Your assignment - As the answer, give exactly the lines of the records below from the one with "Poucos anos antes" through the one with "(659001)Thinlits Die Set", ends included and pictures left out.

Extracted information -
((
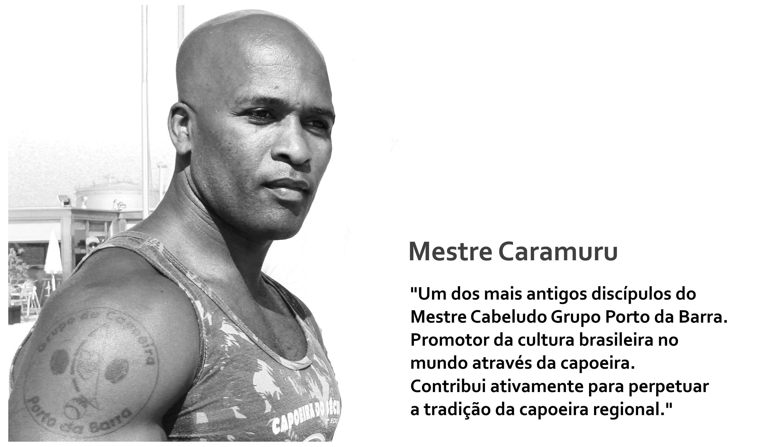 Mestre Caramuru (Foto Nélia Azevedo)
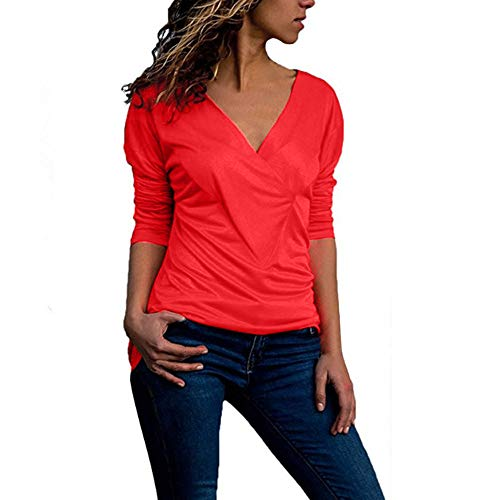 Plain Manches Rouge Blouse FashionSolid Roll Chemise Dames Tonsee T Neck Femme Shirt Tops V Office gRxUqzw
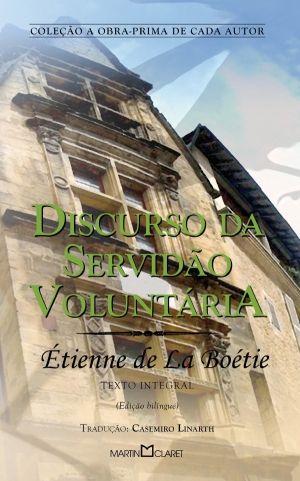Poucos anos antes de morrer, aos 32 anos, Étienne de La Boétie (1530-1563) deixou em testamento seus escritos a Montaigne, o qual, mais tarde, destacou os méritos nos Ensaios e em várias cartas, apontando este autor como um importante homem daquele século. O prestígio de La Boétie vem desta obra - 'Discurso da servidão voluntária' -, em que afirma que é possível resistir à opressão sem recorrer à violência - a tirania se destrói sozinha quando os indivíduos se recusam a consentir com sua…
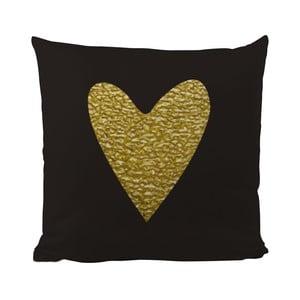 Vankúš Black Shake Precious Heart, 50x50cm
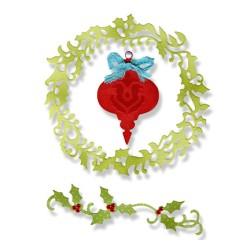 (659001)Thinlits Die Set 3PK - Christmas Ornament, Wreath & Vine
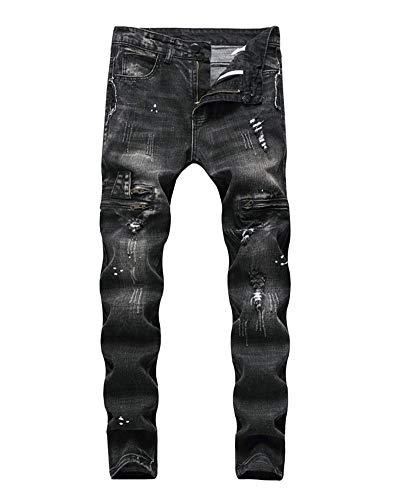 Versaces Maschi Jeans Metà Della Vita Locomotiva Fori Vestibilità Slim Nero Pantaloni Piedi Color 1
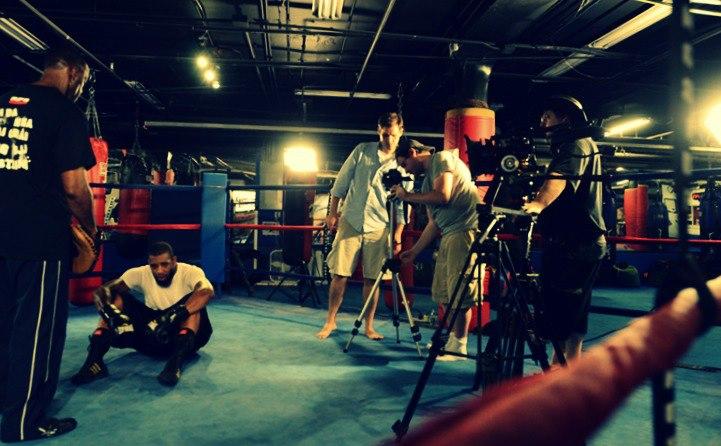 Crossover Kidz Music Video Shoot - Redline FIght Sports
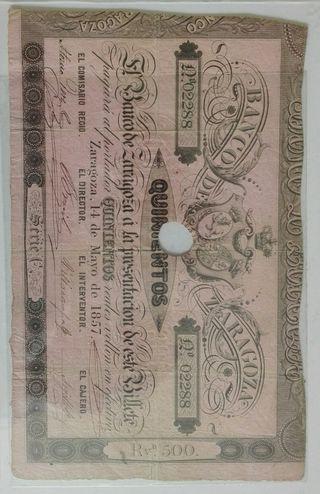 500 reales de Vellón 1857 Zaragoza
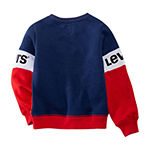 Levi's Girls Crew Neck Long Sleeve Sweatshirt - Big Kid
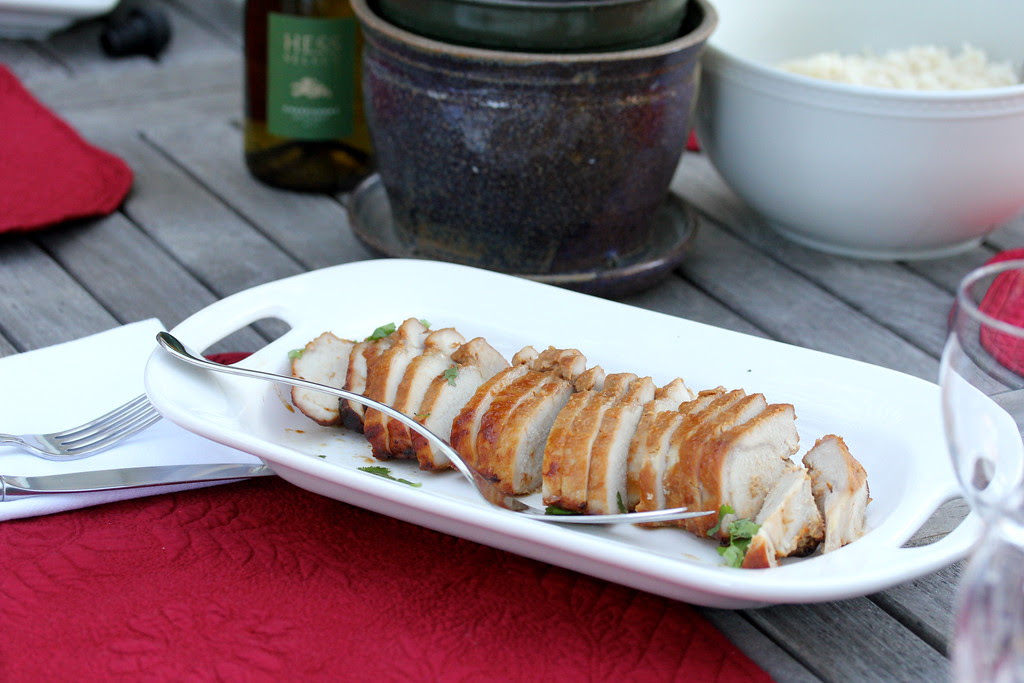 Roasted Honey-Soy Pork Tenderloin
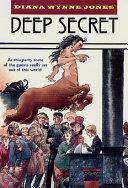 Find Deep Secret at Google Books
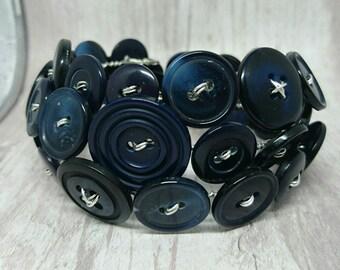 Navy blue wraparound button bracelet, memory wire bracelet, cuff style bracelet, handmade button bracelet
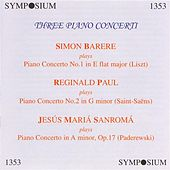 Play & Download Three Piano Concerti (1930, 1946) by Various Artists | Napster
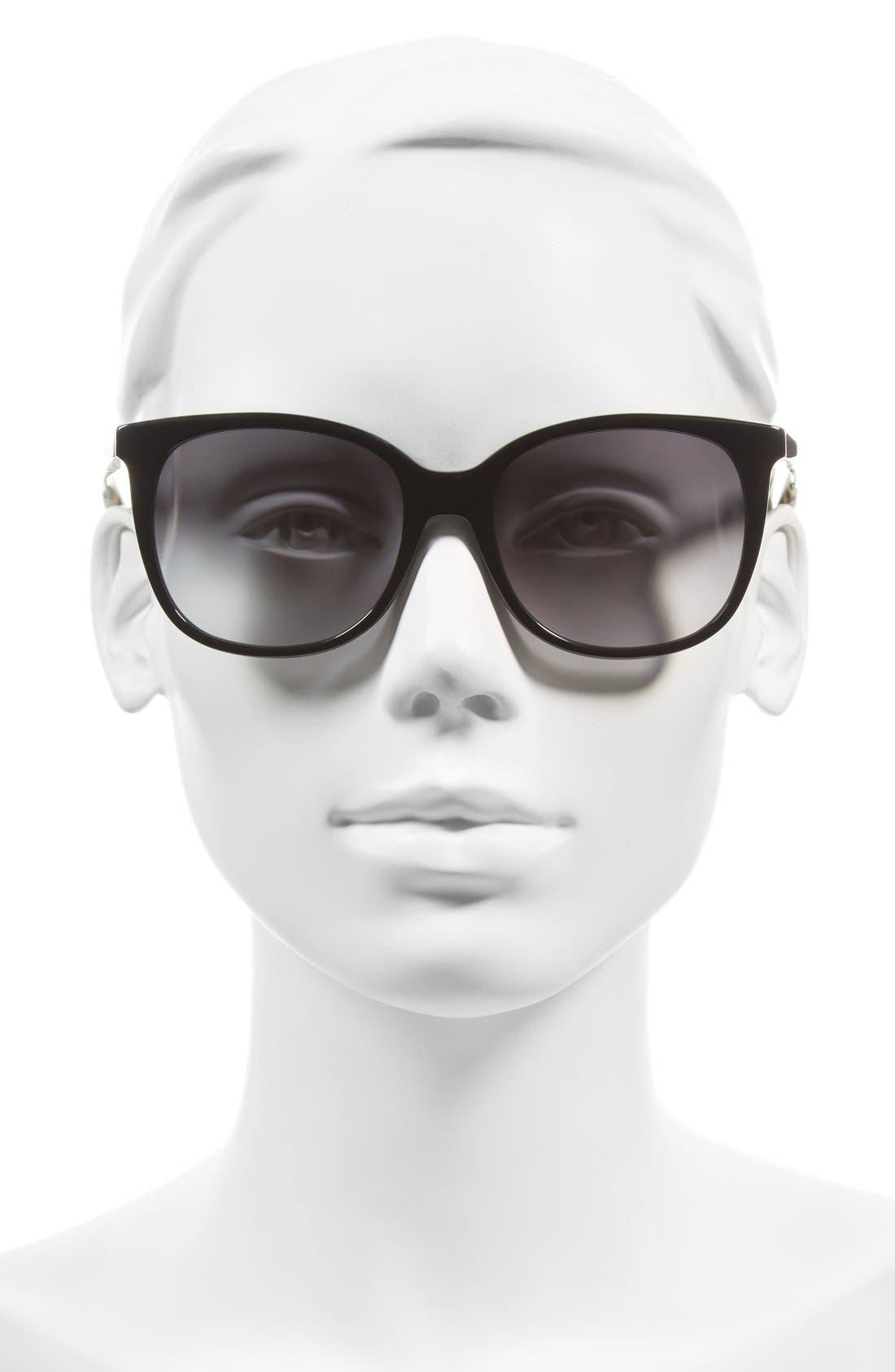 julieanna 54mm sunglasses,                             Alternate thumbnail 2, color,                             Black/ Gold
))
Your solution -
Poucos anos antes de morrer, aos 32 anos, Étienne de La Boétie (1530-1563) deixou em testamento seus escritos a Montaigne, o qual, mais tarde, destacou os méritos nos Ensaios e em várias cartas, apontando este autor como um importante homem daquele século. O prestígio de La Boétie vem desta obra - 'Discurso da servidão voluntária' -, em que afirma que é possível resistir à opressão sem recorrer à violência - a tirania se destrói sozinha quando os indivíduos se recusam a consentir com sua…
 Vankúš Black Shake Precious Heart, 50x50cm
 (659001)Thinlits Die Set 3PK - Christmas Ornament, Wreath & Vine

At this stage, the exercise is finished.